## SELECTED EXCERPT
>> Start
#Your Personal Image Captioner
Image Captioning is the process of generating a textual description for a given image. It has been a very important and fundamental task in the Deep Learning domain and has a huge number of applications. For instance, image captioning technologies can be used to create an application to help people who have low or no eyesight.

So, go ahead and try it out. Here's how it works:
1. Upload an image of your choice.
2. Click on the 'Get Caption' Button
3. Wait for the results!!!


In [15]:
#import libraries
from PIL import Image
import numpy as np
import tensorflow.keras.preprocessing.image

def encodeImage(img,WIDTH,HEIGHT,preprocess_input,encode_model,OUTPUT_DIM):
    """
    Function to encode the images
    :param img: input image
    :param WIDTH: width of the image
    :param HEIGHT: height of the image
    :param preprocess_input: tensorflow function to preprocess the image
    :param encode_model: our caption model
    :param OUTPUT_DIM: output dimension
    :return: encoded image
    """
    # Resize all images to a standard size (specified bythe image 
    # encoding network)
    img = img.resize((WIDTH, HEIGHT), Image.ANTIALIAS)
    # Convert a PIL image to a numpy array
    x = tensorflow.keras.preprocessing.image.img_to_array(img)
    # Expand to 2D array
    x = np.expand_dims(x, axis=0)
    # Perform any preprocessing needed by InceptionV3 or others
    x = preprocess_input(x)
    # Call InceptionV3 (or other) to extract the smaller feature set for 
    # the image.
    x = encode_model.predict(x) # Get the encoding vector for the image
    # Shape to correct form to be accepted by LSTM captioning network.
    x = np.reshape(x, OUTPUT_DIM )
    return x

In [16]:
#import libraries
from tensorflow.keras import Input, layers
from tensorflow.keras.layers import add
from tensorflow.keras.layers import (LSTM, Embedding, 
    TimeDistributed, Dense, RepeatVector, 
    Activation, Flatten, Reshape, concatenate,  
    Dropout, BatchNormalization)
>> End
## INSTRUCTION
Reproduce word for word the stretch of the image captioning page from "# Expand to" through "LSTM captioning network.".

## RECORD EXTRACTS
>> Start
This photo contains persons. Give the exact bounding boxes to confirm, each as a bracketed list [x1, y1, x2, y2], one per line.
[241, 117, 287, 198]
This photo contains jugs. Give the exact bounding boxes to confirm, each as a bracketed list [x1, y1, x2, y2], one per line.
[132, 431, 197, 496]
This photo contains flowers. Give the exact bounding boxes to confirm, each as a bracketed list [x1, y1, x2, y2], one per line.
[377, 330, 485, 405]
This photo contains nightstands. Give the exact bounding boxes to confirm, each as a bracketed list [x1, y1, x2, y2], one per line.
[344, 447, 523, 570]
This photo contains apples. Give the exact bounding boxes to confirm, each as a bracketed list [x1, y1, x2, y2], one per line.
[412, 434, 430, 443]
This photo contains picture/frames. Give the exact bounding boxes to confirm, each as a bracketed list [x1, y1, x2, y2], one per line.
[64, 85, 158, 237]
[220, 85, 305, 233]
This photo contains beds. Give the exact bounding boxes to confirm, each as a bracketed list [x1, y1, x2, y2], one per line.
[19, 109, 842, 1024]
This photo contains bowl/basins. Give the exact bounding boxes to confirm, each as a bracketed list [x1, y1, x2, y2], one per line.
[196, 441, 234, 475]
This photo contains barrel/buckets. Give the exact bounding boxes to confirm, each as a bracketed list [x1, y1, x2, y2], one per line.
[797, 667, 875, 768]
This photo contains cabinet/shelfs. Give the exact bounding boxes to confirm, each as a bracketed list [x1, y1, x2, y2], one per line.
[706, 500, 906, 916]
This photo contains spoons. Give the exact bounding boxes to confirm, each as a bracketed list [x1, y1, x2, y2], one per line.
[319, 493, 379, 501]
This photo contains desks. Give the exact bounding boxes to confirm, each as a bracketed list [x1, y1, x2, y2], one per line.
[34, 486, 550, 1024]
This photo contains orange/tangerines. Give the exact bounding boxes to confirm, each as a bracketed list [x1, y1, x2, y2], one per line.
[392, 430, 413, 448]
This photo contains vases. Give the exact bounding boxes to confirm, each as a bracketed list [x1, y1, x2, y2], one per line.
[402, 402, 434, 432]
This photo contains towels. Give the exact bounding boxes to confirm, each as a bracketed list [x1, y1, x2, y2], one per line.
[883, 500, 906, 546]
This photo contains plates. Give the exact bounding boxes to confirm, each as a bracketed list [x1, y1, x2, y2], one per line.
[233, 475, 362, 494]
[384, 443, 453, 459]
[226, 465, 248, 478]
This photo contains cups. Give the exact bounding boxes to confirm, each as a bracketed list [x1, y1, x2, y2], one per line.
>> End
## RESPONSE BELOW
# Expand to 2D array
    x = np.expand_dims(x, axis=0)
    # Perform any preprocessing needed by InceptionV3 or others
    x = preprocess_input(x)
    # Call InceptionV3 (or other) to extract the smaller feature set for 
    # the image.
    x = encode_model.predict(x) # Get the encoding vector for the image
    # Shape to correct form to be accepted by LSTM captioning network.